I’m not gonna lie ~ overall, while corned beef can be enjoyed in moderation as part of a balanced diet, it’s not considered particularly healthy because of its high sodium and saturated fat content. For me, it’s a once or twice a year treat. I’ll enjoy it on St. Paddy’s Day, and maybe in the occasional deli sandwich.
more St. Patrick’s Day recipes
- Guinness Bread
- Guinness Cake with Irish Cream Frosting
- Guinness Beer Battered Onion Rings
- Dublin Coddle ~ a quick cooking Irish stew!
- Irish Oatmeal Soda Bread
- Instant Pot Irish Stew
- Authentic Irish Colcannon Recipe (Mashed Potatoes with Kale)
- Traditional Irish Leek and Potato Soup
Homemade Corned Beef
- large container with a lid for curing
- large oven safe pot with a lid for braising
pickling spice (you'll have extra leftover)
- 2 Tbsp black peppercorns
- 2 Tbsp mustard seeds
- 2 Tbsp coriander seeds
- 2 Tbsp hot red pepper flakes
- 2 Tbsp allspice berries
- 2 Tbsp whole cloves
- 1 Tbsp ground mace
- 1 Tbsp ground ginger
- 4 bay leaves, crumbled
- 2 small cinnamon sticks, broken into pieces
- 1 ½ cups kosher salt
- ½ cup sugar
- 4 tsp pink curing salt* , buy it here.
- 3 cloves garlic, minced
- 2 Tbsp pickling spice
- 5 lb beef brisket
- 1 medium onion peeled and cut in two
- 1 carrot peeled and roughly chopped
- 1 celery stalk roughly chopped
- 2 Tbsp pickling spice
make the pickling spice mixture
- Toast the black pepper, mustard seeds and coriander seeds in a dry pan for about 5 minutes until fragrant. Pulse a few times in a spice grinder to coarsely grind, or use the flat side of a knife to crack them.
- Mix all the spices together in a small bowl. Set aside.
make the brine
- In a non-reactive pot add 1 gallon of water, the kosher salt, sugar, curing salt, garlic, and 2 tablespoons of your pickling spice. Bring the pot up to a simmer, stirring until the salt and sugar are dissolved. Remove from the heat and let the brine cool to room temperature. Then refrigerate until it is completely cold. Note: I like to do this the night before, if I can.
curing the beef
- Add the brisket and the chilled brine to a container with a lid and make sure the meat is completely submerged, You can top it with a plate or other weight to submerge it, if necessary. Cover tightly and refrigerate for 5 days.
braising the beef
- Preheat the oven to 300F.
- Remove the brisket from the brine (discard the brine) and rinse well with cool water. Put the meat in a large oven safe pot that has a lid. Cover with water and add the onion, carrot, and celery along with 2 more tablespoons of the pickling mixture. Bring the pot to a boil.
- Remove from the heat, cover, and bake for 4 hours, or until tender.

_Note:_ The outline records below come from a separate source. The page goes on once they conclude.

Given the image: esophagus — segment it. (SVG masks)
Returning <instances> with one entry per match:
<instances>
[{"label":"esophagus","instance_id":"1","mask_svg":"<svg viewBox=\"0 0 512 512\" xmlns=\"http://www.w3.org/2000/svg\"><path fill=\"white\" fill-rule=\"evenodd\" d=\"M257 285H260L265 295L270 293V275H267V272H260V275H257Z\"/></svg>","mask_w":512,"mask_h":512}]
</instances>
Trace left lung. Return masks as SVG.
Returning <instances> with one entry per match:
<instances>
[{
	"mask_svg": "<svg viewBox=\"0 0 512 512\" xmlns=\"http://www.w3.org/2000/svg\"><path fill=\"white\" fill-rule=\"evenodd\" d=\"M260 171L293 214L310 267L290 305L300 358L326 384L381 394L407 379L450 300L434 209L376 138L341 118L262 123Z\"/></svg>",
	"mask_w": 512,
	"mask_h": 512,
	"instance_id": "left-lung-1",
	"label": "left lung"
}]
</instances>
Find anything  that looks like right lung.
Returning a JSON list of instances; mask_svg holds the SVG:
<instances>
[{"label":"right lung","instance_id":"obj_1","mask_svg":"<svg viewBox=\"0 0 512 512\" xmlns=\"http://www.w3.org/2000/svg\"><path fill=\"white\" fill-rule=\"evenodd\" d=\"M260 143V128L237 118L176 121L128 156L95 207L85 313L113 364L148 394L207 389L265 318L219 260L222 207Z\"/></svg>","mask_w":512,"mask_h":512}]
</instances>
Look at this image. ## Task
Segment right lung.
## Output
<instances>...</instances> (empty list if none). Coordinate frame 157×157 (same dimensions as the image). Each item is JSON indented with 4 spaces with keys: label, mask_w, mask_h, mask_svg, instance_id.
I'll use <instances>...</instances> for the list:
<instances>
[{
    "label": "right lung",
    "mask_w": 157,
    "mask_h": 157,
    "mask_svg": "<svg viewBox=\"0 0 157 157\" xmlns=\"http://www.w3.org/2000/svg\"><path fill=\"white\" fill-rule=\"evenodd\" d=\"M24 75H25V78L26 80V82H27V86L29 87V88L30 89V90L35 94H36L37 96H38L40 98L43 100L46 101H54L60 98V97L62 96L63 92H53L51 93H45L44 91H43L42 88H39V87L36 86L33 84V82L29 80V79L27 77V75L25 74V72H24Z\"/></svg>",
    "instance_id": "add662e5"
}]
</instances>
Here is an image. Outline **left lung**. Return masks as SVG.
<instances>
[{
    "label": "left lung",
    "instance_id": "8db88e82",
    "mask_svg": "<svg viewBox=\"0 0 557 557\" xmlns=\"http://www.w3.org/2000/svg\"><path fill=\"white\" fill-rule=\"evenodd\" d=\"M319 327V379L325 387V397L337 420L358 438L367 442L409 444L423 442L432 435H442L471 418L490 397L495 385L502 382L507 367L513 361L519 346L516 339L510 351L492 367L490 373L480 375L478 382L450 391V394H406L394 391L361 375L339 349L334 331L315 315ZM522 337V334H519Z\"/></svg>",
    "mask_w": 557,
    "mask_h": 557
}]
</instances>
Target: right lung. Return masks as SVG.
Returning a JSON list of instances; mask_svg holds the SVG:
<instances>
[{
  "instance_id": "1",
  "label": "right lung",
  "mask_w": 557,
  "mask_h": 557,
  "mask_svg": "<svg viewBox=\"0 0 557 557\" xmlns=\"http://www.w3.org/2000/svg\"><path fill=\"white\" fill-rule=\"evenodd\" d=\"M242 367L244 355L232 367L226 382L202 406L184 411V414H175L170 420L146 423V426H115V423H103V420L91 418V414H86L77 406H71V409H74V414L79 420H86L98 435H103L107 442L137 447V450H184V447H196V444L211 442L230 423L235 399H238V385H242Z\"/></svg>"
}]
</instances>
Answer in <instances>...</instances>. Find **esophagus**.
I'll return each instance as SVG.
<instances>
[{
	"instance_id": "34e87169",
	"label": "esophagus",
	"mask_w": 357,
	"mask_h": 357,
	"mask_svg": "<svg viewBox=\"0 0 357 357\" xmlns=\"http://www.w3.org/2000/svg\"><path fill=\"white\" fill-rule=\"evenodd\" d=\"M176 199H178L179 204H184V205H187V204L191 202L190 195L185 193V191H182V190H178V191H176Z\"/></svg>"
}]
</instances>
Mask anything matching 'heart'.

- Remove the corned beef to a platter and let rest for 15 minutes. Strain the cooking liquid.
- Thinly slice the corned beef, against the grain, with a sharp carving knife. Serve with some of the cooking liquid on the side.
- Classic Corned Beef and Cabbage: Serve the corned beef with boiled cabbage, carrots, and potatoes, and a side of horseradish sauce.
- Reuben Sandwich: Layer sliced corned beef on rye bread with sauerkraut, Swiss cheese, and Thousand Island dressing, and grill until the cheese is melted.
- Corned Beef Hash: Dice leftover corned beef and mix it with diced potatoes, onions, and bell peppers. Fry in a skillet until crispy and serve with fried eggs.
- Corned Beef and Eggs: Slice corned beef and serve it with fried or scrambled eggs for a hearty breakfast or brunch.
- Corned Beef and Irish Soda Bread: Serve slices of corned beef with warm, freshly baked Irish soda bread and a dollop of mustard.
Questions and Reviews
Do you cook the cabbage separately or add it in the braising step?
When I make corned beef and cabbage I boil the veggies after the meat is done and resting. I do the carrots and potatoes first, then the cabbage after, all in the braising liquid.
Would it be ok to use a frozen, defrosted, brisket for this? I have a 2 lb. brisket, which would take 2 days to defrost in the fridge.
Yes, sure, as long as your thaw it first.
I have done Ruhlman`s recipe several times and particularly enjoy how he cooks the cabbage and potatoes.Searing the cabbage in bacon fat then adding cut potatoes with some of the C/B cooking liquid,cover until everything is tender.This homemade C/B is great.